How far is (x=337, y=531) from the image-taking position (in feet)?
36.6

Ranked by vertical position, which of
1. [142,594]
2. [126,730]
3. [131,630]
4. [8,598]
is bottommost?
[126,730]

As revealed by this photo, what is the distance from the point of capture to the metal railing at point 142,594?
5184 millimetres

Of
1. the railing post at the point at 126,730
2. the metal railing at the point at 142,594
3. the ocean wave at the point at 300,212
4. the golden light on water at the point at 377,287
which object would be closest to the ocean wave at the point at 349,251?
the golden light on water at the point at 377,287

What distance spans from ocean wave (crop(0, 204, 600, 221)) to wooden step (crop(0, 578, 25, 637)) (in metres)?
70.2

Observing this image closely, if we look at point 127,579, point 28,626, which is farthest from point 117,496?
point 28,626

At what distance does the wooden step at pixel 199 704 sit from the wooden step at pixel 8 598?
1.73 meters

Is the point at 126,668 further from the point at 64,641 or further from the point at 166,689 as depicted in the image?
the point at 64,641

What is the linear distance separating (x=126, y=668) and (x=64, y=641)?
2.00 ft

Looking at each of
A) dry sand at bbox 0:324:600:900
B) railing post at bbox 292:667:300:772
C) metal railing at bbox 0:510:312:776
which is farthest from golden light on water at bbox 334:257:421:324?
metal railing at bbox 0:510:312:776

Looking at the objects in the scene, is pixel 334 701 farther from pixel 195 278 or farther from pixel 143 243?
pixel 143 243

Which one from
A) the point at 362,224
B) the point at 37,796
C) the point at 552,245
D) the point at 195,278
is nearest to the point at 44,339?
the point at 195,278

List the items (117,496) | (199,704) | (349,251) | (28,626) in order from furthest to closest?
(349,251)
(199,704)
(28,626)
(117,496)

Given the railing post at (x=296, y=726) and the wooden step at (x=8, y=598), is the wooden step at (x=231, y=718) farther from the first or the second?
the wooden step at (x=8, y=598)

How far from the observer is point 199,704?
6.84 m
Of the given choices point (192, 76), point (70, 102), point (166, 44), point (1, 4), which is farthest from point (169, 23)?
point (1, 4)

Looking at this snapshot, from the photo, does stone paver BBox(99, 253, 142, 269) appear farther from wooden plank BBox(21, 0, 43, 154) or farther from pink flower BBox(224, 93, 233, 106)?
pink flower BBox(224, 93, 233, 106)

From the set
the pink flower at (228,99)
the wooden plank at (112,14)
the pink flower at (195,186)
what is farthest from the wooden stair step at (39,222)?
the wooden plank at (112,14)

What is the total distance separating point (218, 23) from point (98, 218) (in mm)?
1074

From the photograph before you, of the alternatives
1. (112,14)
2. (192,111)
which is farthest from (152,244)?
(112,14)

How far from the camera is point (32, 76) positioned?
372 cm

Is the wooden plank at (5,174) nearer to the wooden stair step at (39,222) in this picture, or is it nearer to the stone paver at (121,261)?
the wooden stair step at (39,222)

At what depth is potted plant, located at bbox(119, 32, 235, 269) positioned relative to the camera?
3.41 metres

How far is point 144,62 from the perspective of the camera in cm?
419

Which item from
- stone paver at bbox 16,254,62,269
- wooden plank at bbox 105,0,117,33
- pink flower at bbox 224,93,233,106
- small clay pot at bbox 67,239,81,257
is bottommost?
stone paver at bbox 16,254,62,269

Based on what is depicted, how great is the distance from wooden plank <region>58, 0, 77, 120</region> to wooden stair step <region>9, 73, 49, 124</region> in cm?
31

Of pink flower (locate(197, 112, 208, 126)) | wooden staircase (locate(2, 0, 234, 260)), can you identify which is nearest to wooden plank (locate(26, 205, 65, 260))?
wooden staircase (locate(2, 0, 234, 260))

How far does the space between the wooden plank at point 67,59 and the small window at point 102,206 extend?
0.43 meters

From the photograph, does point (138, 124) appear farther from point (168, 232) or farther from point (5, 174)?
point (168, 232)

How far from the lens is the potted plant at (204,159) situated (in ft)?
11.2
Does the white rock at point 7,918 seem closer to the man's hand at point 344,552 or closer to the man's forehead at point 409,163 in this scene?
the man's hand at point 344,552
---
### [CONSIGNES]
Reproduisez mot pour mot l'ensemble des lignes ci-dessus, sans en omettre aucune.

### [RÉPONSE ATTENDUE]
How far is (x=337, y=531) from the image-taking position (in feet)?
36.6

Ranked by vertical position, which of
1. [142,594]
2. [126,730]
3. [131,630]
4. [8,598]
is bottommost?
[126,730]

As revealed by this photo, what is the distance from the point of capture to the metal railing at point 142,594?
5184 millimetres

Of
1. the railing post at the point at 126,730
2. the metal railing at the point at 142,594
3. the ocean wave at the point at 300,212
4. the golden light on water at the point at 377,287
which object would be closest to the ocean wave at the point at 349,251?
the golden light on water at the point at 377,287

What distance spans from ocean wave (crop(0, 204, 600, 221)) to wooden step (crop(0, 578, 25, 637)) (in metres)?
70.2

Observing this image closely, if we look at point 127,579, point 28,626, which is farthest from point 117,496?
point 28,626

At what distance does the wooden step at pixel 199 704 sit from the wooden step at pixel 8 598?
1.73 meters

Is the point at 126,668 further from the point at 64,641 or further from the point at 166,689 as depicted in the image?
the point at 64,641

What is the linear distance separating (x=126, y=668) and (x=64, y=641)?
2.00 ft

Looking at each of
A) dry sand at bbox 0:324:600:900
B) railing post at bbox 292:667:300:772
C) metal railing at bbox 0:510:312:776
which is farthest from golden light on water at bbox 334:257:421:324?
metal railing at bbox 0:510:312:776

Looking at the objects in the scene, is pixel 334 701 farther from pixel 195 278 or farther from pixel 143 243?
pixel 143 243

Which one from
A) the point at 362,224
B) the point at 37,796
C) the point at 552,245
D) the point at 195,278
is nearest to the point at 44,339?
the point at 195,278

List the items (117,496) | (199,704) | (349,251) | (28,626) in order from furthest to closest?
(349,251)
(199,704)
(28,626)
(117,496)

Given the railing post at (x=296, y=726) and the wooden step at (x=8, y=598), is the wooden step at (x=231, y=718) farther from the first or the second?
the wooden step at (x=8, y=598)

How far from the observer is point 199,704?
6.84 m
Of the given choices point (192, 76), point (70, 102), point (166, 44), point (1, 4), which is farthest from point (169, 23)?
point (1, 4)

Looking at this snapshot, from the photo, does stone paver BBox(99, 253, 142, 269) appear farther from wooden plank BBox(21, 0, 43, 154) or farther from pink flower BBox(224, 93, 233, 106)?
pink flower BBox(224, 93, 233, 106)

From the set
the pink flower at (228,99)
the wooden plank at (112,14)
the pink flower at (195,186)
what is farthest from the wooden stair step at (39,222)?
the wooden plank at (112,14)

What is the total distance separating point (218, 23) from point (98, 218) (in mm)?
1074

From the photograph before you, of the alternatives
1. (112,14)
2. (192,111)
which is farthest from (152,244)?
(112,14)

How far from the camera is point (32, 76) positioned?
372 cm

Is the wooden plank at (5,174) nearer to the wooden stair step at (39,222) in this picture, or is it nearer to the stone paver at (121,261)?
the wooden stair step at (39,222)

At what depth is potted plant, located at bbox(119, 32, 235, 269) positioned relative to the camera?
3.41 metres

How far is point 144,62 from the perspective of the camera in cm?
419

Which item from
- stone paver at bbox 16,254,62,269
- wooden plank at bbox 105,0,117,33
- pink flower at bbox 224,93,233,106
- small clay pot at bbox 67,239,81,257
is bottommost?
stone paver at bbox 16,254,62,269

Based on what is depicted, how great is the distance from wooden plank <region>58, 0, 77, 120</region> to wooden stair step <region>9, 73, 49, 124</region> in cm?
31

Of pink flower (locate(197, 112, 208, 126)) | wooden staircase (locate(2, 0, 234, 260)), can you identify which is nearest to wooden plank (locate(26, 205, 65, 260))?
wooden staircase (locate(2, 0, 234, 260))

How far does the space between the wooden plank at point 67,59 and the small window at point 102,206 extend?
0.43 meters

From the photograph, does point (138, 124) appear farther from point (168, 232) or farther from point (5, 174)?
point (168, 232)

How far from the lens is the potted plant at (204,159) situated (in ft)?
11.2
Does the white rock at point 7,918 seem closer to the man's hand at point 344,552 or closer to the man's forehead at point 409,163 in this scene?
the man's hand at point 344,552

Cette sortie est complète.